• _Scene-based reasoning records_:
..............................
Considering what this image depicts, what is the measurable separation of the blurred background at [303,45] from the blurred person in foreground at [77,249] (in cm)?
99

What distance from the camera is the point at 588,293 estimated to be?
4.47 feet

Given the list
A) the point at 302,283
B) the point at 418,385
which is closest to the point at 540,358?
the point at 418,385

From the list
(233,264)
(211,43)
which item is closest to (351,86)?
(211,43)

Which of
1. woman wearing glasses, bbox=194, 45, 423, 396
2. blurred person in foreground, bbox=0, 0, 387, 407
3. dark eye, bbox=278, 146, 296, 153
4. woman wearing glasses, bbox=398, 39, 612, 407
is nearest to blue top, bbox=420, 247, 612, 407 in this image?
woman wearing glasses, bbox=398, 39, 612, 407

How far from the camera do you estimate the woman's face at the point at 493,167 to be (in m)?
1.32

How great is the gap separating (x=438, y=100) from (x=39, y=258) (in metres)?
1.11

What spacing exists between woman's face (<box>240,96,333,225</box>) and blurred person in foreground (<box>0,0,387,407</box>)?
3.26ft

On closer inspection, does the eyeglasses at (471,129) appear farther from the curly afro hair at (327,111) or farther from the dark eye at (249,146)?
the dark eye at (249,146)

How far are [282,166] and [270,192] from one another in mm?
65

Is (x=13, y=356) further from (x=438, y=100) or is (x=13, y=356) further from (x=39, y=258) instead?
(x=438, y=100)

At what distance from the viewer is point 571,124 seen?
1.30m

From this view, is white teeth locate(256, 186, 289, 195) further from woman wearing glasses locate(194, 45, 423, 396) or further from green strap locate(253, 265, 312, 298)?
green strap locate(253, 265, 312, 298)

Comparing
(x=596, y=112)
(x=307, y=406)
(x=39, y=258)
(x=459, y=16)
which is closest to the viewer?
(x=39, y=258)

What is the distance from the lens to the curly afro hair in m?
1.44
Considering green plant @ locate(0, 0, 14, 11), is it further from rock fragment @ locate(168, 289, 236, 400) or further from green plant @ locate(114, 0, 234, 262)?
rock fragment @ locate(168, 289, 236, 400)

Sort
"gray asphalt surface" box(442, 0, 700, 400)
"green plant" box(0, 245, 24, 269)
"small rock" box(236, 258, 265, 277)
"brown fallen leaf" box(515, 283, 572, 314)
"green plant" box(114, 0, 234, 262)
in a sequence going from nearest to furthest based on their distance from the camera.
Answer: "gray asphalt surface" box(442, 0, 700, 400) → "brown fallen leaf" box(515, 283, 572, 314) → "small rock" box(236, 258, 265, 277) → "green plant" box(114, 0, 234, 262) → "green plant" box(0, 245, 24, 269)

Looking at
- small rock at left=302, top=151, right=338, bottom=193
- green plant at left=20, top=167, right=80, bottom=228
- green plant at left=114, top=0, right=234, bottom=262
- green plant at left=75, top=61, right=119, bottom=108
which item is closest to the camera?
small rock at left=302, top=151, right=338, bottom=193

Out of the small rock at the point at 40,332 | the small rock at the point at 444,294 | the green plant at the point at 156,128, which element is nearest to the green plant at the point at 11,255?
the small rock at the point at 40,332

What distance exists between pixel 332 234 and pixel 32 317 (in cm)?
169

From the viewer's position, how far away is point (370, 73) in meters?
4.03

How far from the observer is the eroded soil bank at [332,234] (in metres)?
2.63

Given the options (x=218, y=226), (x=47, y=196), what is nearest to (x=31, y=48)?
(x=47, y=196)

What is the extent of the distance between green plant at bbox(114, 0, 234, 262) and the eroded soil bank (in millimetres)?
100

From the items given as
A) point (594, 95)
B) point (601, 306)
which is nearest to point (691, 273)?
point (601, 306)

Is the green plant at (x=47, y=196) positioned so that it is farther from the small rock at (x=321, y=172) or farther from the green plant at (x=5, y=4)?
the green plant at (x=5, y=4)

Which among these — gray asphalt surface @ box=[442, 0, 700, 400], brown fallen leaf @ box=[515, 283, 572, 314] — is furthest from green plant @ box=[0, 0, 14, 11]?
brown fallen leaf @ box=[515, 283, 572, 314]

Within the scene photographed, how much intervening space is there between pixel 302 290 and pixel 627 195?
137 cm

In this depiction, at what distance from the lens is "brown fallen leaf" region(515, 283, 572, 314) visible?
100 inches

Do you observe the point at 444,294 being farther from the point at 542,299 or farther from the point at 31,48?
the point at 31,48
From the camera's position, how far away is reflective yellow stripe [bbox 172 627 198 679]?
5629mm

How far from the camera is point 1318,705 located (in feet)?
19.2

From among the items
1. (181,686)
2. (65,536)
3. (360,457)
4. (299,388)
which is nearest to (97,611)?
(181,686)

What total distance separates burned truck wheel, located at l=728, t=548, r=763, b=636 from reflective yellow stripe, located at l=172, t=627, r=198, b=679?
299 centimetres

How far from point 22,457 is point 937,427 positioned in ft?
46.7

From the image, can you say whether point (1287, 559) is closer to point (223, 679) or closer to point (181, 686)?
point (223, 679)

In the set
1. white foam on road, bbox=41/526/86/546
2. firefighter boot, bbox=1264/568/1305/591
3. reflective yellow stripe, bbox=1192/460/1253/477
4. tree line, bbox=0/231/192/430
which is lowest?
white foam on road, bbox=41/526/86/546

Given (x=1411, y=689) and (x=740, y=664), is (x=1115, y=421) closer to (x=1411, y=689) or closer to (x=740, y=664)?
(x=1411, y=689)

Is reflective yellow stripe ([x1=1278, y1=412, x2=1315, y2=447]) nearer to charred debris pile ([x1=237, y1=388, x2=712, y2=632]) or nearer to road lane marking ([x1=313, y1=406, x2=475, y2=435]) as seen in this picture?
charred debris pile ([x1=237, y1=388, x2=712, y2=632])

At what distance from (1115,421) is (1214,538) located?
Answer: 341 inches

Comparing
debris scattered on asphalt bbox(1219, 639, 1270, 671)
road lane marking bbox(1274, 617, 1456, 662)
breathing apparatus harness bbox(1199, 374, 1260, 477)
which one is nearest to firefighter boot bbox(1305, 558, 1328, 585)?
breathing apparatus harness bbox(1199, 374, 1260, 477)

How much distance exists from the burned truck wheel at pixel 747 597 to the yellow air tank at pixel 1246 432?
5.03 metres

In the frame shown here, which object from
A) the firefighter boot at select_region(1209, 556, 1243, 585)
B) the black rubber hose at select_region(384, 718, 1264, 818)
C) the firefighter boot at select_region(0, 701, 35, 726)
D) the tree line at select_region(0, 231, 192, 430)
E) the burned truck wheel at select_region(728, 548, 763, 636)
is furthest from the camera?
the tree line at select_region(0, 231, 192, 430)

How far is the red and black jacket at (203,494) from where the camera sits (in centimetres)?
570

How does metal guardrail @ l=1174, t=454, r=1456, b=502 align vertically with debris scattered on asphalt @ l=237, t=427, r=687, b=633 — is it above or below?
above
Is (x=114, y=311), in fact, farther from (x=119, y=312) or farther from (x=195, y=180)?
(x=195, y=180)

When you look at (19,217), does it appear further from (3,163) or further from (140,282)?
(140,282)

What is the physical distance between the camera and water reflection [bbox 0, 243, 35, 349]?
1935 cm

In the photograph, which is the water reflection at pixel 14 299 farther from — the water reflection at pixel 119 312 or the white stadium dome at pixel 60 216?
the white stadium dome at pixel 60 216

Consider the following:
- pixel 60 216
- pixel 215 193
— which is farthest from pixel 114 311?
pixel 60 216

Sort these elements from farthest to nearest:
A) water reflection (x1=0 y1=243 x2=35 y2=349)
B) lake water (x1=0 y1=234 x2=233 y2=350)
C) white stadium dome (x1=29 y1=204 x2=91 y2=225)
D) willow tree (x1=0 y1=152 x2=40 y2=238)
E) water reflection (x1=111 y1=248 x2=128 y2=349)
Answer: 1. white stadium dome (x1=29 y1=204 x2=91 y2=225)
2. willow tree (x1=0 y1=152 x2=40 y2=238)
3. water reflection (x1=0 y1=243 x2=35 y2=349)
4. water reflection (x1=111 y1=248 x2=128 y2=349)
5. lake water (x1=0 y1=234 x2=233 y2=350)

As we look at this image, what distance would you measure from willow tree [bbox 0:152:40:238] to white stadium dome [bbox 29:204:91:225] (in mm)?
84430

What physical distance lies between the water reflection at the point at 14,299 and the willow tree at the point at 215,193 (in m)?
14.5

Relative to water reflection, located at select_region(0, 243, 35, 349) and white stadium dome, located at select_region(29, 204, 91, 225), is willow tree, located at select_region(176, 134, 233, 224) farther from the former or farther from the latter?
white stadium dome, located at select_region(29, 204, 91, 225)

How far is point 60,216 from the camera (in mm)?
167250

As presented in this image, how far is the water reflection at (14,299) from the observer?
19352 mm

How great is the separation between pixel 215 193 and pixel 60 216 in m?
..............................
• _AIM_: Output the lines of the material as a numbered list, starting at the line that contains "How far is point" and ending at the final line, and omit blank lines.

• _CORRECT ANSWER_:
1. How far is point 60,216 from the camera (in mm)?
2. 167250
3. As presented in this image, how far is the water reflection at (14,299) from the observer?
4. 19352 mm
5. How great is the separation between pixel 215 193 and pixel 60 216 in m?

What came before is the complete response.